Person to Person (2017) is in the Laugh section at the London Film Festival. ‘Laugh’ seems more of an order or a challenge than something, er, funny. Well, I did laugh, but perhaps not quite enough. It is an inconsequential, almost throwaway ensemble comedy, in Seventies vein, full of unsympathetic loser characters you just don’t care about. But they are inhabited by effective actors, many of whom are able to raise smiles effortlessly.
There was not too much laughter at the press screening, but a bit though, maybe quite a bit. That’s probably pretty good with a bunch of journalists, who generally lack much of a sense of humour.
Yet somehow it lacks dynamism and the power to raise its game to a high-class level. If Woody Allen had made it in the Seventies, it would have been haunting and hilarious.
The plot, or plotlines, have writer-director Dustin Guy Defa’s bunch of New York losers navigating various oddball relationships and zany problems over a single day. There’s not much more to it than that. But then it has only a short screen time to fill. It is just 84 minutes so it doesn’t outstay its welcome. And, in any case, it ain’t what you do, it’s the way that you so it. Defa does it likeably enough but modestly.
Losers tend to have a limited charm and can easily become irritating, borderline annoying, and Defa doesn’t navigate this trap too well.

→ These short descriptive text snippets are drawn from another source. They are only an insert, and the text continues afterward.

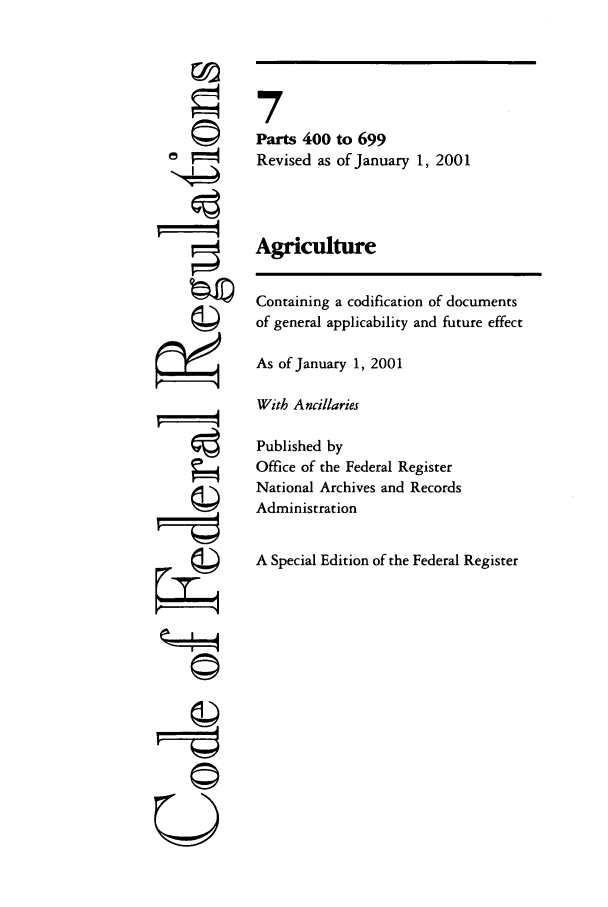handle is hein.cfr/cfr2001012 and id is 1 raw text is: ©I
CII
U

7
Parts 400 to 699
Revised as of January 1, 2001
Agriculture
Containing a codification of documents
of general applicability and future effect
As of January 1, 2001
With Ancillaries
Published by
Office of the Federal Register
National Archives and Records
Administration
A Special Edition of the Federal Register


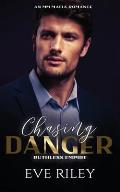 Chasing Danger: An MM Mafia Romance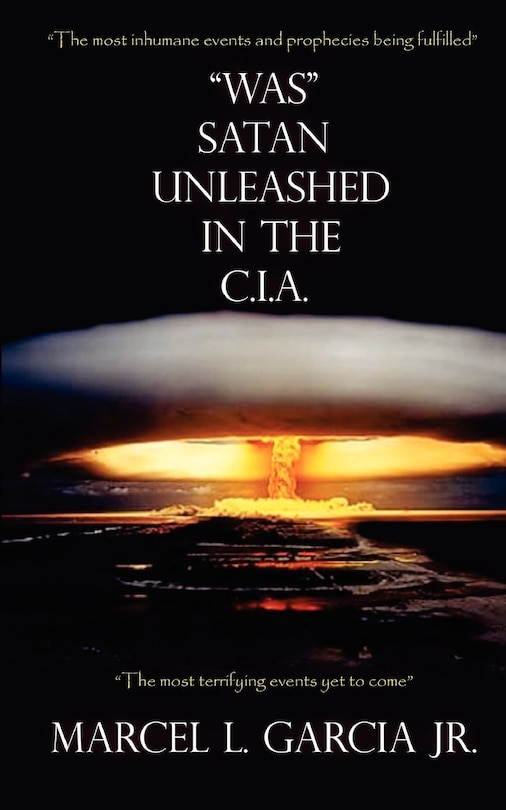 Front cover_Was Satan Unleashed in the C.I.A.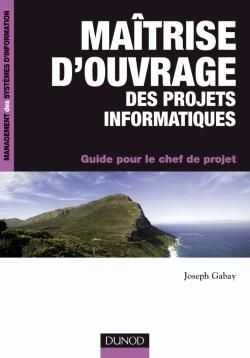Maîtrise d'ouvrage des projets informatiques ; guide pour le chef de projet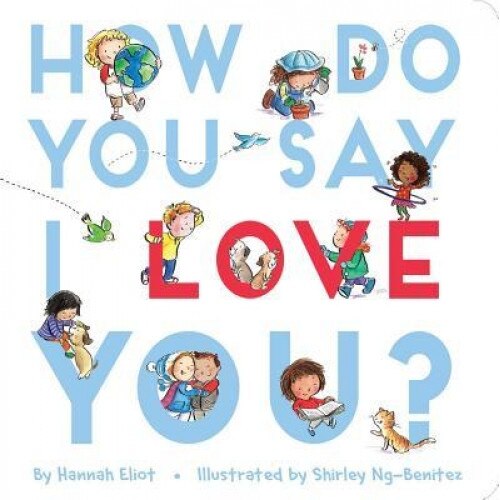 How Do You Say I Love You?, Hannah Eliot (Author)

Abbi Jacobson, Michael Cera, Tavi Gevinson, Philip Baker Hall, Isiah Whitlock Jr and the rest are all pretty good, not great, but okay. The film looks nice and scrappy and grungy in the Seventies, which gives it a bright and lively cine verite veneer. It ends rather suddenly, as if they’d chucked away a few more pages of the script. It is time to go home, for a pizza perhaps.